Segment Start: Text
We caught our first look and listen to JBL’s new Quantum gaming headset lineup back at CES 2020. A reputable consumer audio brand, making the leap into gaming was only logical for the company. At CES, we were given a brief demo of the JBL Quantum ONE gaming headset which features the company’s QuantumSPHERE 360 sound technology and integrated head tracking sensors for truly immersive gameplay.
I’ll admit, I was blown away by the demo and wanted to stick them in my backpack right then and there. here we are a few months later and we’ve finally had a chance to give the headset a proper review. As such, our JBL Quantum ONE review takes a look at the flagship of the gaming headset line which features 7.1 surround sound audio with head tracking sensors. Read on for our full review!
The JBL Quantum ONE gaming headset has the following features and specifications:
- Get the professional edge with head tracking enhanced JBL QuantumSPHERE 360™
- Be at the center of the game with Hi-Res certified JBL QuantumSOUND Signature
- Next-gen ergonomic design
- Active Noise Cancelling tuned for gaming
- Be heard with the voice focus detachable boom mic
- Game-chat balance dial
- Seamless compatibility with all gaming platforms (PC, Xbox, PlayStation, Switch, mobile, Mac, VR)
Segment End: Text
Segment Start: Given material
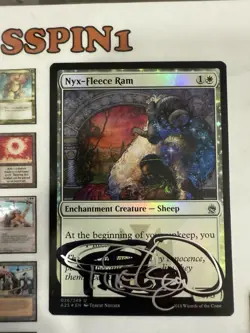 MTG Signed Terese Nielsen Nyx Fleece Ram Masters 25 Plus 3 Rares lot of 6 Total - Image 2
Segment End: Given material
# [Tasks to perform]
a - Condense the paragraph of the headset review that begins "We caught our first look" into two shorter sentences, keeping its main facts.
b - From the headset review, extract the stretch from "The JBL Quantum ONE gaming headset has" through "mobile, Mac, VR)", word for word.
You can complete this without the material.

# [Written answers]
a - JBL, a respected consumer audio brand, showed its new Quantum gaming headset lineup at CES 2020, a logical step into gaming for the company. There we got a brief demo of the Quantum ONE, which pairs QuantumSPHERE 360 sound technology with built-in head tracking sensors for immersive gameplay.

b -
The JBL Quantum ONE gaming headset has the following features and specifications:
- Get the professional edge with head tracking enhanced JBL QuantumSPHERE 360™
- Be at the center of the game with Hi-Res certified JBL QuantumSOUND Signature
- Next-gen ergonomic design
- Active Noise Cancelling tuned for gaming
- Be heard with the voice focus detachable boom mic
- Game-chat balance dial
- Seamless compatibility with all gaming platforms (PC, Xbox, PlayStation, Switch, mobile, Mac, VR)